Быстро отыскав цели, он показал их Смирнову. В перекрестие нитей Смирнов увидел, как по дороге промчался мотоцикл и скрылся за забором, окружающим серое одноэтажное здание. За мотоциклом проехала легковая машина. Смирнов перевел стереотрубу на зеленую рощицу. Некоторое время ничего, кроме развесистых крон деревьев, не было видно. Потом из-под них блеснула знакомая желтоватая вспышка - выстрел замаскированного орудия.

- Есть! - крикнул он старшине.

- Ровно через тридцать секунд пуляют, - спокойно сказал Сарапин. - Днем и ночью ведут психологический обстрел нашего берега.

Действительно, через тридцать секунд левее первой показалась еще одна вспышка, потом еще. Немецкая батарея вела методический огонь по пристани Куйвасту.

На шлюпке пришли с Муху Кудрявцев и Кучеренко.

- Налаживайте связь с батареей, Кучеренко, - приказал Смирнов, и, пока они поочередно с Кудрявцевым кричали в трубку, называя один позывной за другим, он уточнил цели, еще раз проверил данные, закодировал их.

Минут через пятнадцать с трудом дозвонились до батареи. Смирнов сам взял трубку, но в первое мгновение ничего не мог разобрать: до слуха доносились женский смех и монотонный голос диктора, читающего что-то на эстонском языке. И только потом, напряженно вслушиваясь в непонятный говор, он уловил далекий, точно подземный, голос Букоткина.

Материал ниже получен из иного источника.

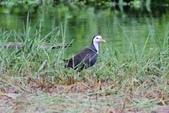 可愛的野鳥~郊野、公園健行隨意掠影看野鳥(四八):0127_0136.jpg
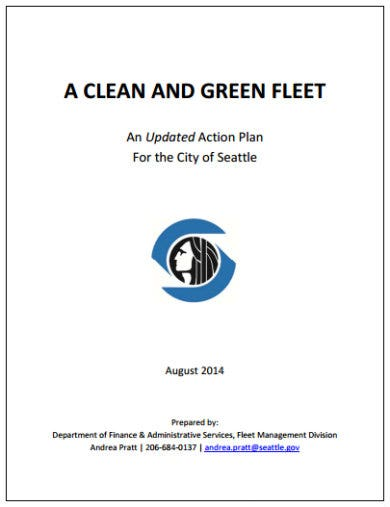 city cleaning action plan template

- Василий Георгиевич, это я, Смирнов! - прижимая трубку к самому уху, закричал он. - Смирнов, говорю… Смирнов! Принимайте целеуказание. Готовы? Записывай-то… Цель номер один - штаб. Цель номер два - четырехорудийная батарея. Даю координаты…

Передав все данные, он посадил у телефона Кудрявцева, а сам прильнул к стереотрубе.

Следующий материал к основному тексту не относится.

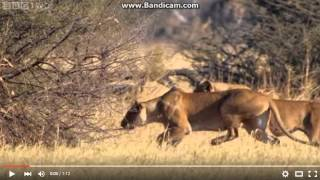 The Lion King Lion Chase Warthog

- Сейчас батарея откроет огонь по цели номер один.

В томительном ожидании проходили минуты, необходимые для подготовки батареи к стрельбе. На маяке с нетерпением ждали первого выстрела.

- Падает! - нарушая напряженную тишину, звонко крикнул Кудрявцев.

Затаив дыхание, Смирнов впился глазами в здание немецкого штаба; прямо перед ним, вздымая облако черного, перемешанного с грязью дыма, разорвался тяжелый снаряд.

- Недолет!

Кудрявцев передал корректуру на батарею. Второй снаряд упал с перелетом примерно на таком же расстоянии от штаба, как и первый. Смирнов смог заметить только быстро рассеивающееся облачко, сам взрыв не был виден - мешало здание штаба.

- Перелет!

Не прошло и пяти минут, как шквал беглого огня береговой батареи обрушился на немецкий штаб. В стереотрубу разгоряченный Смирнов отчетливо видел, как разлетались обломки дома, перевертывались стоящие во дворе автомашины, взлетали в воздух мотоциклы, в панике бежали люди. Штаб был полностью уничтожен. На месте его дымилась бесформенная груда развалин.

- По цели номер два. Поражение! - передал Кудрявцев команду батареи.

Продолжительный налет накрыл немецких артиллеристов. Снаряды рвались точно на опушке рощицы, ломая и уничтожая развесистые деревья. В первое мгновение нельзя было ничего разобрать. Перед Смирновым стояла сплошная завеса из плотной серой пыли и грязного дыма.

Когда после стрельбы завеса постепенно рассеялась, то на месте недавней кудрявой рощицы виднелись лишь обезображенные, одиноко торчащие стволы деревьев. Немецкая батарея замолчала.

Ночью Смирнова разбудил тревожный голос Сарапина.

- Товарищ лейтенант, какие-то тени движутся к острову, - доложил он.

Смирнов быстро вскочил с жестких нар и стал торопливо одеваться.

- Всем в ружье!

Через три минуты маленький гарнизон Вирелайда, готовый отразить нападение, занял оборону на каменистом берегу. Смирнов лег грудью на плоский камень и стал внимательно всматриваться в темноту, но ничего, кроме густой маслянисто-черной воды, не было видно. Тишину теплой летней ночи нарушал лишь тихий плеск мелкой волны, настойчиво бившейся о неподатливые камни…

- Ничего не вижу, старшина, - сознался он.